Arrange everything from the start of the rows down to the line containing "219L99 188L83 220L39" as a JSON list of strings, one string per line, with blank lines left out. Include both end lines.
-- BEGIN --
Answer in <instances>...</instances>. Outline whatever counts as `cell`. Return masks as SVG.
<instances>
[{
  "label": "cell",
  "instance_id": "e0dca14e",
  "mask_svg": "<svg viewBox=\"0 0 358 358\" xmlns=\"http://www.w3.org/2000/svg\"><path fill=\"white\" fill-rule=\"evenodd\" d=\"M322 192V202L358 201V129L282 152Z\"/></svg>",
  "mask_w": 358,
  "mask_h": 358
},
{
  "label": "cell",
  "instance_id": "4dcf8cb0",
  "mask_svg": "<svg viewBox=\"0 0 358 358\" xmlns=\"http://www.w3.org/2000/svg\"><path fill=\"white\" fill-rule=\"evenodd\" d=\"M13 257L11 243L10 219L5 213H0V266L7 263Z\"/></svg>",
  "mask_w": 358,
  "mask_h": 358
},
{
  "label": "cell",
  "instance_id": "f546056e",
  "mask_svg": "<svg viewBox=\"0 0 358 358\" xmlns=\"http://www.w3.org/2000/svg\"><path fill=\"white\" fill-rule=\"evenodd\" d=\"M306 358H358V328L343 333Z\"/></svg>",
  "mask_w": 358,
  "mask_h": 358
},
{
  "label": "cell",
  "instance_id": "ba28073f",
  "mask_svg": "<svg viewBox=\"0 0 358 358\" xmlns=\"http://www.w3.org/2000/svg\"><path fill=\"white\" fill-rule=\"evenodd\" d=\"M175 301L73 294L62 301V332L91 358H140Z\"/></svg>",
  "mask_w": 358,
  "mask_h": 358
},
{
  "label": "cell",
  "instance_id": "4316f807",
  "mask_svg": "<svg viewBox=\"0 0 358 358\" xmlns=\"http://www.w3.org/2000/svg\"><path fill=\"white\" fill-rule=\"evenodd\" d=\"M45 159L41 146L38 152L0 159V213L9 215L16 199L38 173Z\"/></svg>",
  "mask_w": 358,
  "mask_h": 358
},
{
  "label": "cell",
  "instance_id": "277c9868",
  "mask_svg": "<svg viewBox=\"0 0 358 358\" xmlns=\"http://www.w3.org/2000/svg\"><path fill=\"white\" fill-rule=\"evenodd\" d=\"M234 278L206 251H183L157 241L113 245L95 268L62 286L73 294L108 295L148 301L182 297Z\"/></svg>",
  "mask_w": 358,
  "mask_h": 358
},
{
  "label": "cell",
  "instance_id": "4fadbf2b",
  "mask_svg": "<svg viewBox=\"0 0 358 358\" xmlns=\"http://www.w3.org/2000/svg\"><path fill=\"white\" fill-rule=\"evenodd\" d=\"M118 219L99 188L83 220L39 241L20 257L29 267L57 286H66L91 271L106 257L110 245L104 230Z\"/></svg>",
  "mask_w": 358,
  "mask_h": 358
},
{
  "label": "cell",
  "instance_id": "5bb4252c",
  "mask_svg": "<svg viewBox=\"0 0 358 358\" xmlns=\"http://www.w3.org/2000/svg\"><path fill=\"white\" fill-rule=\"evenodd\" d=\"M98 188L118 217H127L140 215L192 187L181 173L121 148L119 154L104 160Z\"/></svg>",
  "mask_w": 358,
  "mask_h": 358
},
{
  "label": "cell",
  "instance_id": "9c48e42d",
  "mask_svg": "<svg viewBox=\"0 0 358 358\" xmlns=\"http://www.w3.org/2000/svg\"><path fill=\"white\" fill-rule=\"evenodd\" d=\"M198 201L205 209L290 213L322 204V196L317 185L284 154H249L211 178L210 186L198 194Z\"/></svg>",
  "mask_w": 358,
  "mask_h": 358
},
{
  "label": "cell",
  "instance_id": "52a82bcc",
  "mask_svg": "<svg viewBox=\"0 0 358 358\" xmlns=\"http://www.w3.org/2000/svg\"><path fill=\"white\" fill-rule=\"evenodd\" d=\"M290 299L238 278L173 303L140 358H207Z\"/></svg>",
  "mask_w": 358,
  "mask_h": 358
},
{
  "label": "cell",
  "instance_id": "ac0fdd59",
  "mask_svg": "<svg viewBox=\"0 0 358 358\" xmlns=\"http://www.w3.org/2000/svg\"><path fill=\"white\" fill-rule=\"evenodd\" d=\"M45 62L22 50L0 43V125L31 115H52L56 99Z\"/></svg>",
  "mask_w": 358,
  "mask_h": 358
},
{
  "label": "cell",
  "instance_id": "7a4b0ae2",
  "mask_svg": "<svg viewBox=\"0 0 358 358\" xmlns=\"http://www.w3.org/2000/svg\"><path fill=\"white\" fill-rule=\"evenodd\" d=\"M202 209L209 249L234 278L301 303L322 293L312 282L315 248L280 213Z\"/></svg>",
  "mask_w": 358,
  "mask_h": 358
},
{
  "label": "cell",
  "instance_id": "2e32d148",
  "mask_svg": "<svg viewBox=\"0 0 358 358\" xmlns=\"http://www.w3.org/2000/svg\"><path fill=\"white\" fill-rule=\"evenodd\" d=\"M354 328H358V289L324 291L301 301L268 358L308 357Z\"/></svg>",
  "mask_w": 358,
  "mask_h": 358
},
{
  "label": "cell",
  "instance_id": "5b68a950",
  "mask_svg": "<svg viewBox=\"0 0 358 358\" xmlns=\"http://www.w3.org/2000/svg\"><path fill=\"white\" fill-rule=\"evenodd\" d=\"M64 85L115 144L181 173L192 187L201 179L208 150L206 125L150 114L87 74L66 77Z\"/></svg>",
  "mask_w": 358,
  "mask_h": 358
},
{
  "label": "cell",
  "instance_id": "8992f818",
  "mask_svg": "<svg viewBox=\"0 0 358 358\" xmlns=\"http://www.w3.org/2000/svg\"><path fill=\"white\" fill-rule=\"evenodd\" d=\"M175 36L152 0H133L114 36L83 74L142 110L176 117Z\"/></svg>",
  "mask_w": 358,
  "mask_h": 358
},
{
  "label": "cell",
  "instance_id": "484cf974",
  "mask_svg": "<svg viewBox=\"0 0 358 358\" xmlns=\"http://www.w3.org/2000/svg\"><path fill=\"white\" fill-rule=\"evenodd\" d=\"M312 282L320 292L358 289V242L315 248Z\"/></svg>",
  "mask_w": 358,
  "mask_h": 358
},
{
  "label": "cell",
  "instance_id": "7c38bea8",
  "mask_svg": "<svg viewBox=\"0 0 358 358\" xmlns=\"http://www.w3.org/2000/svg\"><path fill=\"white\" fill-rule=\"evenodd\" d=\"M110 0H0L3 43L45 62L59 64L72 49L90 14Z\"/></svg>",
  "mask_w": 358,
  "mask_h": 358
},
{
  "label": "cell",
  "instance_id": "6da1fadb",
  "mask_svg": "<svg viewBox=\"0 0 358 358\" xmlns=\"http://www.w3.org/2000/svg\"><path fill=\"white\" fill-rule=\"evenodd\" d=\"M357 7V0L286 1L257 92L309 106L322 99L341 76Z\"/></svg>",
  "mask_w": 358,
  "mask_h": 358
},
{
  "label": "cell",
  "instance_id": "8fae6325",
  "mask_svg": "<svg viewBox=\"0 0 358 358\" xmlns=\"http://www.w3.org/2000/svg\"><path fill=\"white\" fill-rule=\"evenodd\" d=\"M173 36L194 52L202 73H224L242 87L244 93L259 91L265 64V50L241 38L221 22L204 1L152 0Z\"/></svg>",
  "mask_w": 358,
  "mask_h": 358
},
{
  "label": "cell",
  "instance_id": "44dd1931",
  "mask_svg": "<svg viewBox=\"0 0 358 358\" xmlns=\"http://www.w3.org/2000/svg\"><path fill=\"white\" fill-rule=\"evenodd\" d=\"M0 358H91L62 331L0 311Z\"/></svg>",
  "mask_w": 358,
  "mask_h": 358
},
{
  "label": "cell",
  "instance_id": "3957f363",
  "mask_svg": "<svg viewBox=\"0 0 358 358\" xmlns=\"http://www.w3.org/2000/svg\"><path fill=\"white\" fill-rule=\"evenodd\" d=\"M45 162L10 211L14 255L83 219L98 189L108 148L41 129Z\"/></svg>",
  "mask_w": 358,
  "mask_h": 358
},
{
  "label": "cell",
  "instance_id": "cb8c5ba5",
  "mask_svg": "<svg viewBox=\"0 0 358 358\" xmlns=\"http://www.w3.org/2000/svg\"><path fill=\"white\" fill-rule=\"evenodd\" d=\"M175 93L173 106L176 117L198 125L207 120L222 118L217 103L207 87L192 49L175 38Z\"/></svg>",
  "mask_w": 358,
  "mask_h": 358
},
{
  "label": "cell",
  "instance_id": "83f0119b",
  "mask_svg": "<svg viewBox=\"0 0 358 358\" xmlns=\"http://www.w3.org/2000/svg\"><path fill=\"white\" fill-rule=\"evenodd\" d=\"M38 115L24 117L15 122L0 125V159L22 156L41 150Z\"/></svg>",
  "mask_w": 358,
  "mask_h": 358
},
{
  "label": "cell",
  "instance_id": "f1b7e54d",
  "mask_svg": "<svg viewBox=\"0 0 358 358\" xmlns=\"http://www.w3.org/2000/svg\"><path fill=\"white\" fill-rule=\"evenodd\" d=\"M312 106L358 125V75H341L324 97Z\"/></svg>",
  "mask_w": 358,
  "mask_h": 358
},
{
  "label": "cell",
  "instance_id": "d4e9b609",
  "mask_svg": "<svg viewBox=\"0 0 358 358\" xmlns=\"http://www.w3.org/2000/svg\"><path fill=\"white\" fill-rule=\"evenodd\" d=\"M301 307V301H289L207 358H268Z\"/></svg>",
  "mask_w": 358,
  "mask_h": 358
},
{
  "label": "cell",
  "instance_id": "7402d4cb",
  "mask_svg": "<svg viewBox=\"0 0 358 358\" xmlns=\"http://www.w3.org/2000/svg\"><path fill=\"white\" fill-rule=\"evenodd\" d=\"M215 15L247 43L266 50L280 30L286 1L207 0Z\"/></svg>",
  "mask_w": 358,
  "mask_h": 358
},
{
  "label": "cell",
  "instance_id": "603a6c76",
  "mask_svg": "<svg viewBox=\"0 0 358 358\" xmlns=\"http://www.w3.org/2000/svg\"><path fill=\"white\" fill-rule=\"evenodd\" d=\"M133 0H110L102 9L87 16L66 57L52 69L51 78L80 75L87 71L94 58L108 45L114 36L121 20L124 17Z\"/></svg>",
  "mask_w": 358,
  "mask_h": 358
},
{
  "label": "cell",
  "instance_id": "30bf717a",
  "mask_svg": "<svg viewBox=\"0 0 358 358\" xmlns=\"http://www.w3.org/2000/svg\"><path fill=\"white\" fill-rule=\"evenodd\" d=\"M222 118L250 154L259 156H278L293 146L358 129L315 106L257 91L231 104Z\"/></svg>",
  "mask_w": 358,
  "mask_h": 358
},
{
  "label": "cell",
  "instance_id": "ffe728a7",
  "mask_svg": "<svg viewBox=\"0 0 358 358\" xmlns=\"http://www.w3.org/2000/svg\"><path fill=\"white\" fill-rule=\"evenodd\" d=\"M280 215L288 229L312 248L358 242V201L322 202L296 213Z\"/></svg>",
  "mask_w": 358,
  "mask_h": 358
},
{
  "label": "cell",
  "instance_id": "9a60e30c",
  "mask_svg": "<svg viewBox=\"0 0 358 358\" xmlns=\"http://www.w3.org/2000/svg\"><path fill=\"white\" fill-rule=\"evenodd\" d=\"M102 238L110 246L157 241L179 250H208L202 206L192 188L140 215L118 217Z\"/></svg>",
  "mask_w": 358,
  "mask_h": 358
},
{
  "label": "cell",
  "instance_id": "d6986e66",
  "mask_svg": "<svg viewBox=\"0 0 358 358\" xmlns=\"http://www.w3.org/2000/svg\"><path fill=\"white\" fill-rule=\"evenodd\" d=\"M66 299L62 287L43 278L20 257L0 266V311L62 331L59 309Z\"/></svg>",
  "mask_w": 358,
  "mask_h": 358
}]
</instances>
-- END --
■ RESULT FOR THIS TASK ■
[
  "Answer in <instances>...</instances>. Outline whatever counts as `cell`. Return masks as SVG.",
  "<instances>",
  "[{",
  "  \"label\": \"cell\",",
  "  \"instance_id\": \"e0dca14e\",",
  "  \"mask_svg\": \"<svg viewBox=\\\"0 0 358 358\\\" xmlns=\\\"http://www.w3.org/2000/svg\\\"><path fill=\\\"white\\\" fill-rule=\\\"evenodd\\\" d=\\\"M322 192V202L358 201V129L282 152Z\\\"/></svg>\",",
  "  \"mask_w\": 358,",
  "  \"mask_h\": 358",
  "},",
  "{",
  "  \"label\": \"cell\",",
  "  \"instance_id\": \"4dcf8cb0\",",
  "  \"mask_svg\": \"<svg viewBox=\\\"0 0 358 358\\\" xmlns=\\\"http://www.w3.org/2000/svg\\\"><path fill=\\\"white\\\" fill-rule=\\\"evenodd\\\" d=\\\"M13 257L11 243L10 219L5 213H0V266L7 263Z\\\"/></svg>\",",
  "  \"mask_w\": 358,",
  "  \"mask_h\": 358",
  "},",
  "{",
  "  \"label\": \"cell\",",
  "  \"instance_id\": \"f546056e\",",
  "  \"mask_svg\": \"<svg viewBox=\\\"0 0 358 358\\\" xmlns=\\\"http://www.w3.org/2000/svg\\\"><path fill=\\\"white\\\" fill-rule=\\\"evenodd\\\" d=\\\"M306 358H358V328L343 333Z\\\"/></svg>\",",
  "  \"mask_w\": 358,",
  "  \"mask_h\": 358",
  "},",
  "{",
  "  \"label\": \"cell\",",
  "  \"instance_id\": \"ba28073f\",",
  "  \"mask_svg\": \"<svg viewBox=\\\"0 0 358 358\\\" xmlns=\\\"http://www.w3.org/2000/svg\\\"><path fill=\\\"white\\\" fill-rule=\\\"evenodd\\\" d=\\\"M175 301L73 294L62 301V332L91 358H140Z\\\"/></svg>\",",
  "  \"mask_w\": 358,",
  "  \"mask_h\": 358",
  "},",
  "{",
  "  \"label\": \"cell\",",
  "  \"instance_id\": \"4316f807\",",
  "  \"mask_svg\": \"<svg viewBox=\\\"0 0 358 358\\\" xmlns=\\\"http://www.w3.org/2000/svg\\\"><path fill=\\\"white\\\" fill-rule=\\\"evenodd\\\" d=\\\"M45 159L41 146L38 152L0 159V213L9 215L16 199L38 173Z\\\"/></svg>\",",
  "  \"mask_w\": 358,",
  "  \"mask_h\": 358",
  "},",
  "{",
  "  \"label\": \"cell\",",
  "  \"instance_id\": \"277c9868\",",
  "  \"mask_svg\": \"<svg viewBox=\\\"0 0 358 358\\\" xmlns=\\\"http://www.w3.org/2000/svg\\\"><path fill=\\\"white\\\" fill-rule=\\\"evenodd\\\" d=\\\"M234 278L206 251H183L157 241L113 245L95 268L62 286L73 294L108 295L148 301L182 297Z\\\"/></svg>\",",
  "  \"mask_w\": 358,",
  "  \"mask_h\": 358",
  "},",
  "{",
  "  \"label\": \"cell\",",
  "  \"instance_id\": \"4fadbf2b\",",
  "  \"mask_svg\": \"<svg viewBox=\\\"0 0 358 358\\\" xmlns=\\\"http://www.w3.org/2000/svg\\\"><path fill=\\\"white\\\" fill-rule=\\\"evenodd\\\" d=\\\"M118 219L99 188L83 220L39 241L20 257L29 267L57 286H66L91 271L106 257L110 245L104 230Z\\\"/></svg>\","
]